Berlin, Berlin – Carolin Bachmann sitzt in Berlin

Carolin Bachmann (AfD, Wahlkreis Mittelsachsen). Foto: AfD

Fragen abseits der Politik

Sie sind die Neulinge, erstmals gewählt in den Deutschen Bundestag. Acht Politiker aus Südwestsachsen sind unsere neuen Stimmen in Berlin. Der WochenENDspiegel wollte wissen, wie sie sich in der Hauptstadt eingerichtet haben, stellte Fragen abseits der Politik.

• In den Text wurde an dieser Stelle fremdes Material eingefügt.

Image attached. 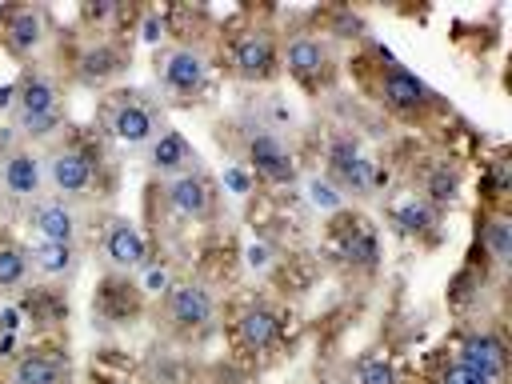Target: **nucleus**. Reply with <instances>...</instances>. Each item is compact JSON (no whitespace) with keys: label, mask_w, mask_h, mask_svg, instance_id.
Wrapping results in <instances>:
<instances>
[{"label":"nucleus","mask_w":512,"mask_h":384,"mask_svg":"<svg viewBox=\"0 0 512 384\" xmlns=\"http://www.w3.org/2000/svg\"><path fill=\"white\" fill-rule=\"evenodd\" d=\"M248 164H252L256 176H264V180H272V184L296 180L292 152H288V148L280 144V136H272V132H256V136L248 140Z\"/></svg>","instance_id":"nucleus-7"},{"label":"nucleus","mask_w":512,"mask_h":384,"mask_svg":"<svg viewBox=\"0 0 512 384\" xmlns=\"http://www.w3.org/2000/svg\"><path fill=\"white\" fill-rule=\"evenodd\" d=\"M396 220H400L404 232H428V228L436 224V212H432L424 200H412V204H404V208L396 212Z\"/></svg>","instance_id":"nucleus-23"},{"label":"nucleus","mask_w":512,"mask_h":384,"mask_svg":"<svg viewBox=\"0 0 512 384\" xmlns=\"http://www.w3.org/2000/svg\"><path fill=\"white\" fill-rule=\"evenodd\" d=\"M460 364L480 372V376H488L496 384L504 376V368H508V352H504V344L492 332H476V336H468L460 344Z\"/></svg>","instance_id":"nucleus-11"},{"label":"nucleus","mask_w":512,"mask_h":384,"mask_svg":"<svg viewBox=\"0 0 512 384\" xmlns=\"http://www.w3.org/2000/svg\"><path fill=\"white\" fill-rule=\"evenodd\" d=\"M28 248L12 244V240H0V292H16L28 284Z\"/></svg>","instance_id":"nucleus-21"},{"label":"nucleus","mask_w":512,"mask_h":384,"mask_svg":"<svg viewBox=\"0 0 512 384\" xmlns=\"http://www.w3.org/2000/svg\"><path fill=\"white\" fill-rule=\"evenodd\" d=\"M60 112V88L48 76H28L16 88V120L28 116H56Z\"/></svg>","instance_id":"nucleus-13"},{"label":"nucleus","mask_w":512,"mask_h":384,"mask_svg":"<svg viewBox=\"0 0 512 384\" xmlns=\"http://www.w3.org/2000/svg\"><path fill=\"white\" fill-rule=\"evenodd\" d=\"M28 264H32L36 272H44V276L60 280V276H72V272H76L80 252H76V244H52V240H36V244L28 248Z\"/></svg>","instance_id":"nucleus-14"},{"label":"nucleus","mask_w":512,"mask_h":384,"mask_svg":"<svg viewBox=\"0 0 512 384\" xmlns=\"http://www.w3.org/2000/svg\"><path fill=\"white\" fill-rule=\"evenodd\" d=\"M164 200L172 204V212L188 216V220H208L212 216V184L200 172H180L168 180Z\"/></svg>","instance_id":"nucleus-8"},{"label":"nucleus","mask_w":512,"mask_h":384,"mask_svg":"<svg viewBox=\"0 0 512 384\" xmlns=\"http://www.w3.org/2000/svg\"><path fill=\"white\" fill-rule=\"evenodd\" d=\"M156 76H160L168 96L192 100L204 88V80H208V60L196 48H164L156 56Z\"/></svg>","instance_id":"nucleus-1"},{"label":"nucleus","mask_w":512,"mask_h":384,"mask_svg":"<svg viewBox=\"0 0 512 384\" xmlns=\"http://www.w3.org/2000/svg\"><path fill=\"white\" fill-rule=\"evenodd\" d=\"M232 68H236V76H244V80H264V76H272V72H276V48H272V40H268L264 32L240 36L236 48H232Z\"/></svg>","instance_id":"nucleus-10"},{"label":"nucleus","mask_w":512,"mask_h":384,"mask_svg":"<svg viewBox=\"0 0 512 384\" xmlns=\"http://www.w3.org/2000/svg\"><path fill=\"white\" fill-rule=\"evenodd\" d=\"M308 196H312L316 208H340V192H336L328 180H312V184H308Z\"/></svg>","instance_id":"nucleus-26"},{"label":"nucleus","mask_w":512,"mask_h":384,"mask_svg":"<svg viewBox=\"0 0 512 384\" xmlns=\"http://www.w3.org/2000/svg\"><path fill=\"white\" fill-rule=\"evenodd\" d=\"M28 224L36 228V240H52V244H76L80 236V216L72 200L60 196H40L36 204H28Z\"/></svg>","instance_id":"nucleus-2"},{"label":"nucleus","mask_w":512,"mask_h":384,"mask_svg":"<svg viewBox=\"0 0 512 384\" xmlns=\"http://www.w3.org/2000/svg\"><path fill=\"white\" fill-rule=\"evenodd\" d=\"M428 196H432L436 204H448V200L456 196V172H448V168H436V172L428 176Z\"/></svg>","instance_id":"nucleus-24"},{"label":"nucleus","mask_w":512,"mask_h":384,"mask_svg":"<svg viewBox=\"0 0 512 384\" xmlns=\"http://www.w3.org/2000/svg\"><path fill=\"white\" fill-rule=\"evenodd\" d=\"M192 148L180 132H160L152 144H148V164L160 172V176H180V172H192Z\"/></svg>","instance_id":"nucleus-12"},{"label":"nucleus","mask_w":512,"mask_h":384,"mask_svg":"<svg viewBox=\"0 0 512 384\" xmlns=\"http://www.w3.org/2000/svg\"><path fill=\"white\" fill-rule=\"evenodd\" d=\"M360 384H396V368L388 360H364L360 364Z\"/></svg>","instance_id":"nucleus-25"},{"label":"nucleus","mask_w":512,"mask_h":384,"mask_svg":"<svg viewBox=\"0 0 512 384\" xmlns=\"http://www.w3.org/2000/svg\"><path fill=\"white\" fill-rule=\"evenodd\" d=\"M284 64H288L292 76L312 80V76L324 72V64H328V48H324L320 40H312V36H296V40L288 44V52H284Z\"/></svg>","instance_id":"nucleus-17"},{"label":"nucleus","mask_w":512,"mask_h":384,"mask_svg":"<svg viewBox=\"0 0 512 384\" xmlns=\"http://www.w3.org/2000/svg\"><path fill=\"white\" fill-rule=\"evenodd\" d=\"M248 264H252V268H268V248H264V244H252V248H248Z\"/></svg>","instance_id":"nucleus-28"},{"label":"nucleus","mask_w":512,"mask_h":384,"mask_svg":"<svg viewBox=\"0 0 512 384\" xmlns=\"http://www.w3.org/2000/svg\"><path fill=\"white\" fill-rule=\"evenodd\" d=\"M484 244H488V252L504 264L508 256H512V224L504 220V216H496V220H488V228H484Z\"/></svg>","instance_id":"nucleus-22"},{"label":"nucleus","mask_w":512,"mask_h":384,"mask_svg":"<svg viewBox=\"0 0 512 384\" xmlns=\"http://www.w3.org/2000/svg\"><path fill=\"white\" fill-rule=\"evenodd\" d=\"M276 332H280V320H276L272 308L252 304V308L240 312V336H244L248 348H272L276 344Z\"/></svg>","instance_id":"nucleus-18"},{"label":"nucleus","mask_w":512,"mask_h":384,"mask_svg":"<svg viewBox=\"0 0 512 384\" xmlns=\"http://www.w3.org/2000/svg\"><path fill=\"white\" fill-rule=\"evenodd\" d=\"M120 68H124V56H120L112 44L84 48V56H80V76H84L88 84H104V80H112Z\"/></svg>","instance_id":"nucleus-19"},{"label":"nucleus","mask_w":512,"mask_h":384,"mask_svg":"<svg viewBox=\"0 0 512 384\" xmlns=\"http://www.w3.org/2000/svg\"><path fill=\"white\" fill-rule=\"evenodd\" d=\"M0 188L16 204H36L40 200V188H44V164H40V156H32L28 148L8 152L4 164H0Z\"/></svg>","instance_id":"nucleus-4"},{"label":"nucleus","mask_w":512,"mask_h":384,"mask_svg":"<svg viewBox=\"0 0 512 384\" xmlns=\"http://www.w3.org/2000/svg\"><path fill=\"white\" fill-rule=\"evenodd\" d=\"M108 128L120 144L128 148H140V144H152L160 136V124H156V112L144 104V100H120L108 116Z\"/></svg>","instance_id":"nucleus-6"},{"label":"nucleus","mask_w":512,"mask_h":384,"mask_svg":"<svg viewBox=\"0 0 512 384\" xmlns=\"http://www.w3.org/2000/svg\"><path fill=\"white\" fill-rule=\"evenodd\" d=\"M212 320V292L204 284H172L168 292V324L176 332H200Z\"/></svg>","instance_id":"nucleus-5"},{"label":"nucleus","mask_w":512,"mask_h":384,"mask_svg":"<svg viewBox=\"0 0 512 384\" xmlns=\"http://www.w3.org/2000/svg\"><path fill=\"white\" fill-rule=\"evenodd\" d=\"M0 108H16V88L12 84L0 88Z\"/></svg>","instance_id":"nucleus-29"},{"label":"nucleus","mask_w":512,"mask_h":384,"mask_svg":"<svg viewBox=\"0 0 512 384\" xmlns=\"http://www.w3.org/2000/svg\"><path fill=\"white\" fill-rule=\"evenodd\" d=\"M380 92H384V100H388L392 108H400V112H416V108L428 104V88H424L416 76H408L404 68H388Z\"/></svg>","instance_id":"nucleus-15"},{"label":"nucleus","mask_w":512,"mask_h":384,"mask_svg":"<svg viewBox=\"0 0 512 384\" xmlns=\"http://www.w3.org/2000/svg\"><path fill=\"white\" fill-rule=\"evenodd\" d=\"M440 384H492V380L480 376V372H472V368H464V364H452V368L440 376Z\"/></svg>","instance_id":"nucleus-27"},{"label":"nucleus","mask_w":512,"mask_h":384,"mask_svg":"<svg viewBox=\"0 0 512 384\" xmlns=\"http://www.w3.org/2000/svg\"><path fill=\"white\" fill-rule=\"evenodd\" d=\"M60 360L44 356V352H28L12 364V384H60Z\"/></svg>","instance_id":"nucleus-20"},{"label":"nucleus","mask_w":512,"mask_h":384,"mask_svg":"<svg viewBox=\"0 0 512 384\" xmlns=\"http://www.w3.org/2000/svg\"><path fill=\"white\" fill-rule=\"evenodd\" d=\"M144 256H148V248H144V236L136 232L132 220H120V216H116V220L104 224V260H108L116 272L140 268Z\"/></svg>","instance_id":"nucleus-9"},{"label":"nucleus","mask_w":512,"mask_h":384,"mask_svg":"<svg viewBox=\"0 0 512 384\" xmlns=\"http://www.w3.org/2000/svg\"><path fill=\"white\" fill-rule=\"evenodd\" d=\"M44 180L60 192V200H80L92 188V160L80 148H56L44 164Z\"/></svg>","instance_id":"nucleus-3"},{"label":"nucleus","mask_w":512,"mask_h":384,"mask_svg":"<svg viewBox=\"0 0 512 384\" xmlns=\"http://www.w3.org/2000/svg\"><path fill=\"white\" fill-rule=\"evenodd\" d=\"M44 16L36 8H20L12 20H8V48L16 56H32L40 44H44Z\"/></svg>","instance_id":"nucleus-16"}]
</instances>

Hier antwortet Carolin Bachmann (AfD, Wahlkreis Mittelsachsen)

WOCHENENDSPIEGEL:
Was war Ihre erste politische Amtshandlung in Berlin?
CAROLIN BACHMANN:
Zwar nicht meine erste, dafür für mich persönlich meine bisher wichtigste Amtshandlung in Berlin war, gegen die Impfpflicht und damit für die Freiheit der Bürger zu stimmen.

WOCHENENDSPIEGEL:
Wie groß ist Ihr Büro?
CAROLIN BACHMANN
Aktuell befinde ich mich in einem sehr schönen Übergangsbüro, der Umzug in das eigentliche findet erst im neuen Jahr statt.

WOCHENENDSPIEGEL:
Gibt es ein Stück Heimat in Ihrem Büro?
CAROLIN BACHMANN:
Nein, gibt es nicht – ich trage die Heimat im Herzen. Tatsächlich hatte ich noch nie Persönliches in meinem Büro, da ich dort arbeite. 2022 werde ich wohl einen Fotokalender mit meiner Familie aufstellen.

WOCHENENDSPIEGEL:
Wie finden Sie das Essen in der Bundestags-Kantine oder gehen Sie zum Imbiss um die Ecke?
CAROLIN BACHMANN:
Weder noch, ich bringe mir mein Essen i.d.R mit oder hole mir nur einen kleinen Salat.

WOCHENENDSPIEGEL:
Was kostet ein durchschnittliches Gericht?
CAROLIN BACHMANN:
Ein durchschnittliches Gericht kostet gemäß Speiseplan zwischen 3,50 € und 8,50 € und ist sehr hochwertig und abwechslungsreich. Viele Eltern würden sich sicherlich über qualitativ hochwertiges Essen zu solch einem geringen Preis für Ihre Schützlinge freuen; bedenkt man mal die Größe der Speisen.

WOCHENENDSPIEGEL:
Wo schlafen Sie in den Berliner Wochen?
CAROLIN BACHMANN:
Bis zur Einführung der 2G-Regel für Geschäftsreisende in Berlin schlief ich im Hotel vor Ort. Danach habe ich in einem Hotel in Potsdam geschlafen, da dort 3G gilt. Zukünftig werde ich für die Sitzungswochen eine Wohnung anmieten.

WOCHENENDSPIEGEL:
Was haben Sie sich GANZ anders vorgestellt?
CAROLIN BACHMANN:
Ganz anders habe ich mir den Einsatz der Politiker der Altparteien vorgestellt. Ich hoffte schon, dass die Politiker der anderen Parteien, auch wenn es oft nicht so scheint, sich schwerpunktmäßig für die Bürger und ein starkes sowie gesundes Deutschland einsetzen. Das kurzzeitig gesteigerte Engagement am 16. Dezember, als es um die Beratung zur Sitzordnung im Bundestag ging und das massenhaft fluchtartige Verlassen des Plenarsaales, als dieser Tagesordnungspunkt beendet war, lies mich erschrecken. Selbst die Präsidentin zeigte sich über das offensichtliche Desinteresse gegenüber dem weiteren Verlauf irritiert. Die im Anschluss von der AfD einberufenen Aktuelle Stunde zum Thema „Umsatzeinbußen durch 2G im Einzelhandel und Gastronomie“ war von brisanter Lage und dennoch wohl unwichtiger als die eigene Sitzordnung.